Cogito ergo non sum?

8 Antworten

Wenn ein Vegetarier bissfeste Birnen weichkocht und ein Kannibale das Muskelfleisch eines erlegten Gegners, können beide den gleichen Satz sagen: Das Fleisch ist gar. Und doch bedeutet dieser Satz für den Vegetarier etwas vollkommen anderes als für den Kanniblen, weil die gleichen Sätze in zwei vollkommen verschiedenen Realitäten gesprochen sind. Die Realität, in der Descartes seinen Satz gesprochen hat, ist eine vollkommen andere als unsere heutige oder die Steiners. Und auch die Realität Steiners, wie er sich die Welt vorgestellt hat, ist eine vollkommen andere als unsere heute und die des Descartes. Das ist die Crux der Zitatenglauberei, wenn Einzelaussagen aus dem Vorstellungszusammenhang gerissen werden.

Descartes steht an der Schwelle der Scholastik zur Neuzeit und sucht noch wie alle Scholastiker eine endgültige Gewissheit. Letztlich meint er sie in sich selbst zu finden und "ich selbst" ist für ihn das geistige, das denkende Wesen. Für die Scholastik und auch Descartes ist nur das Geistige wirklich, Tiere, Pflanzen alles Vergängliche ist nur mal eben dienend zu Hand der Krone der Schöpfung. Ketzer und als solcher verfolgt war Descartes, weil er die Quelle der Gewissheit in sich selbst verlegt hat und nicht wie die Scholastik in die heiligen Schriften und kirchlich anerkannten Autoritäten. Selbst wenn er als letzte Quelle Gott angibt, rettet er sich nicht, weil die Kirche in ihrem Machtgebaren großen Wert darauf legte, dass ausschließlich sie die Vermittlerin von Wahrheit und Gewissheit zwischen Gott und den Menschen ist.

_DATENSATZINHALT_
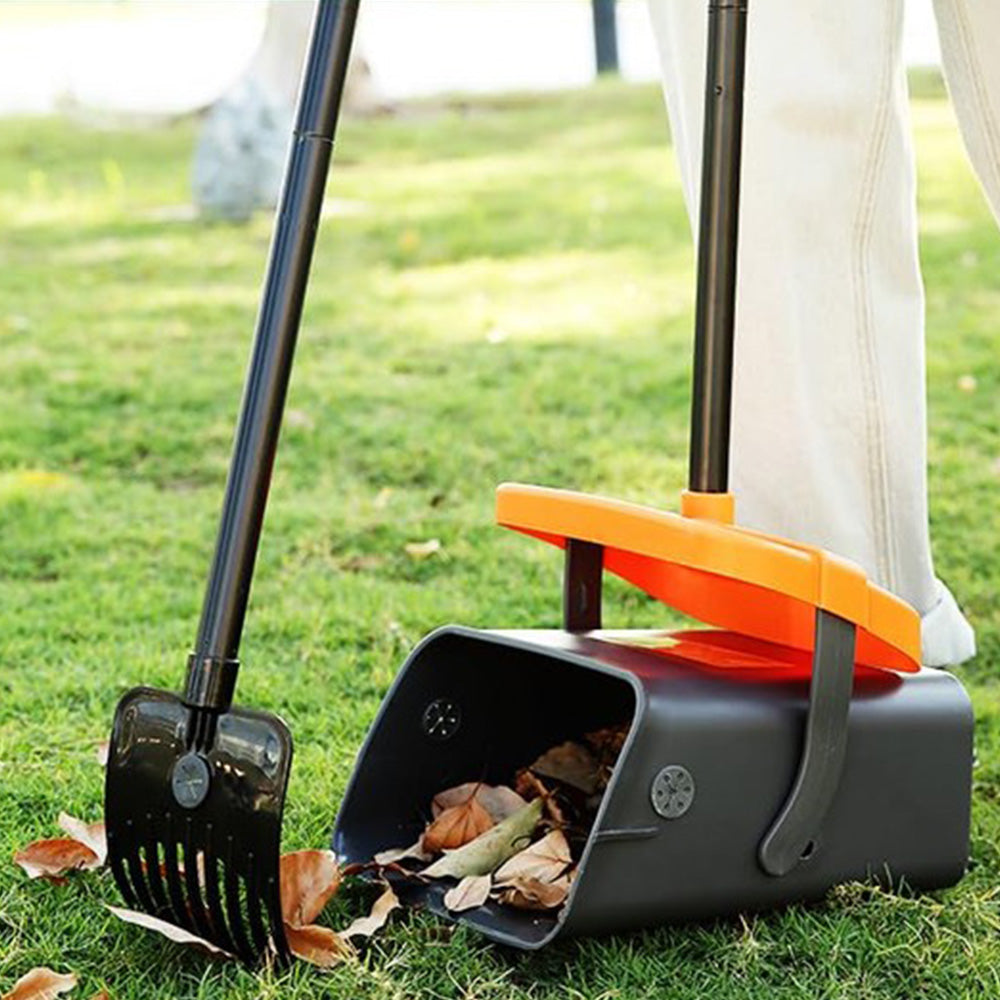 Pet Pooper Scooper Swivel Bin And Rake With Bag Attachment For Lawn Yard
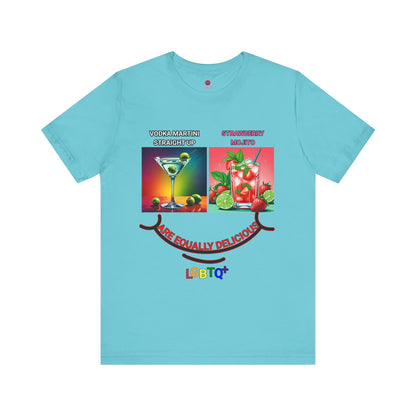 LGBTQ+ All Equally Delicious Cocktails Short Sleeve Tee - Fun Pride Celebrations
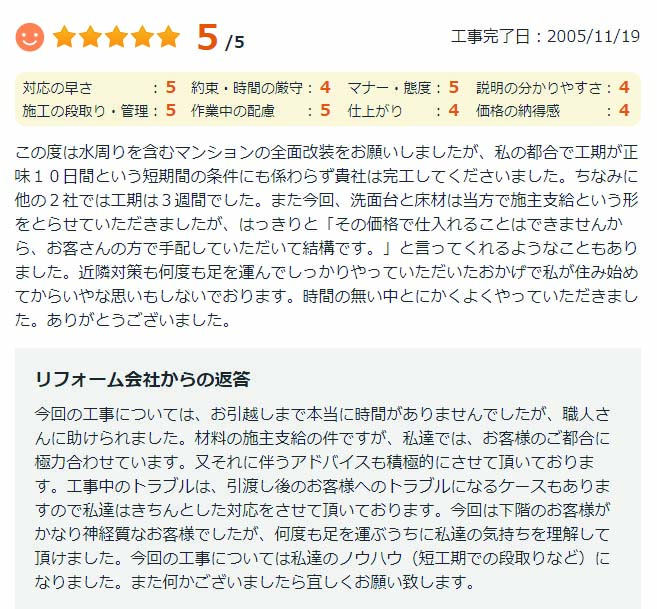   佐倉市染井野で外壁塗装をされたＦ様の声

_AUFGABE_
Weshalb galt Descartes laut dem Textauszug als Ketzer und wurde verfolgt?

_ANTWORT_
Er hat die Quelle der Gewissheit in sich selbst verlegt und nicht, wie die Scholastik, in die heiligen Schriften und die kirchlich anerkannten Autoritäten.